Rentrée maintenue le 2 novembre
« Conformément aux annonces du président de la République, tous les élèves seront accueillis dans les écoles, les collèges et les lycées. L’École est essentielle à leur réussite, à leur avenir et à leur épanouissement », écrit JM Blanquer dans la lettre adressée aux enseignants le 30 octobre.

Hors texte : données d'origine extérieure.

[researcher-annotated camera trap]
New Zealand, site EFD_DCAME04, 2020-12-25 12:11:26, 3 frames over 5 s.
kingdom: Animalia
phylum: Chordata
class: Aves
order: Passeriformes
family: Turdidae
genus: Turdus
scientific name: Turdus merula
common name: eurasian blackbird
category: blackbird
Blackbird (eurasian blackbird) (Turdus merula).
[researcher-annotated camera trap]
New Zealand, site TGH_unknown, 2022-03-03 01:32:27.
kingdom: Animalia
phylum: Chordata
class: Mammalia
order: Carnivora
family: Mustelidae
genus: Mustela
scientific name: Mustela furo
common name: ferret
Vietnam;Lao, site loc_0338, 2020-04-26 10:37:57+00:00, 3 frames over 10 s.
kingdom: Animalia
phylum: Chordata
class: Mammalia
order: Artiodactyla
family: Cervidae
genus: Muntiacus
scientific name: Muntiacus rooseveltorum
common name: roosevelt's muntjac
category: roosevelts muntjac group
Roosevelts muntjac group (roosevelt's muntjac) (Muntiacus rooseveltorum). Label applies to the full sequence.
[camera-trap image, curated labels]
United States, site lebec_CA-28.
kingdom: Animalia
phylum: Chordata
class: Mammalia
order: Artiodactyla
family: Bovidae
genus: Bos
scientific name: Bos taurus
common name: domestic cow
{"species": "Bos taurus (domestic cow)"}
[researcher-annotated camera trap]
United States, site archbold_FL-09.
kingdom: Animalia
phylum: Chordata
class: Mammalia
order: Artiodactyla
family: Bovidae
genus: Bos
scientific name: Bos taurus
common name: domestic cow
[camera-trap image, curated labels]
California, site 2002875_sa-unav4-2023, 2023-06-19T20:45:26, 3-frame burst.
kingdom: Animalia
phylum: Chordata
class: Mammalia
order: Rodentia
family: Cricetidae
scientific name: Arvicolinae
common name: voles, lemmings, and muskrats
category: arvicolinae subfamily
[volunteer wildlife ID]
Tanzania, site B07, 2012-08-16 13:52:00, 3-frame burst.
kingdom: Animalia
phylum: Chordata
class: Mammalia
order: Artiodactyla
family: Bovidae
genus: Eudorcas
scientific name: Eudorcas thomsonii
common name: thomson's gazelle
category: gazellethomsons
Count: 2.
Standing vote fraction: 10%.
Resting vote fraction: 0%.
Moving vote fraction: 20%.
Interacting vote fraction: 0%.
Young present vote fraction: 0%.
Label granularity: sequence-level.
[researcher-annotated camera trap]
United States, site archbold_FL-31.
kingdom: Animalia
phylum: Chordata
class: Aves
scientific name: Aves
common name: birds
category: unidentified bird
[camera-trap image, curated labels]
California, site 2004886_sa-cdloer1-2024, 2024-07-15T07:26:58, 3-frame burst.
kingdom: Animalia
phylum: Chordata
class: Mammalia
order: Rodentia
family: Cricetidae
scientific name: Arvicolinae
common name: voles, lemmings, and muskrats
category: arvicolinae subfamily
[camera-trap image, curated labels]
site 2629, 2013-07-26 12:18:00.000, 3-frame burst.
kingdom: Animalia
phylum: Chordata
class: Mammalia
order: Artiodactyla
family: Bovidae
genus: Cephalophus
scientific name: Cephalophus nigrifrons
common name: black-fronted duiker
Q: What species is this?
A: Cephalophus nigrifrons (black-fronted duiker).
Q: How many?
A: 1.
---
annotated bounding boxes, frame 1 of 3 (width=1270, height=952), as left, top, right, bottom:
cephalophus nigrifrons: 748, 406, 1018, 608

Après avoir évoqué « un protocole sanitaire renforcé, que nous avions conçu dès le mois de juillet en anticipation d’une éventuelle dégradation de la situation sanitaire », une double affirmation qui semble un peu éloignée de la réalité comme nous l’expliquons ici, JM Blanquer arrive à l’hommage à Samuel Paty, cet enseignant assassiné à Conflans Sainte Honorine.
La matinée réorganisée
« Le lundi 2 novembre, dans toutes les écoles, tous les collèges et lycées de France, un hommage lui sera rendu… En pratique, tous les élèves reprendront les cours comme à l’habitude. Une minute de silence sera observée lundi à 11h, après la lecture de la lettre de Jean Jaurès aux instituteurs, dans des conditions respectueuses du protocole sanitaire applicable. Ce temps de recueillement se tiendra de préférence dans les salles de classe, et si les conditions sanitaires le permettent, dans la cour de l’établissement. Ce temps pourra être précédé, d’un temps pédagogique, en classe, adapté bien sûr à l’âge des élèves, autour des valeurs de la République et de son École… La minute de silence de lundi doit être respectée. Tout problème en la matière est à signaler à la cellule « Valeurs de la République » du rectorat ».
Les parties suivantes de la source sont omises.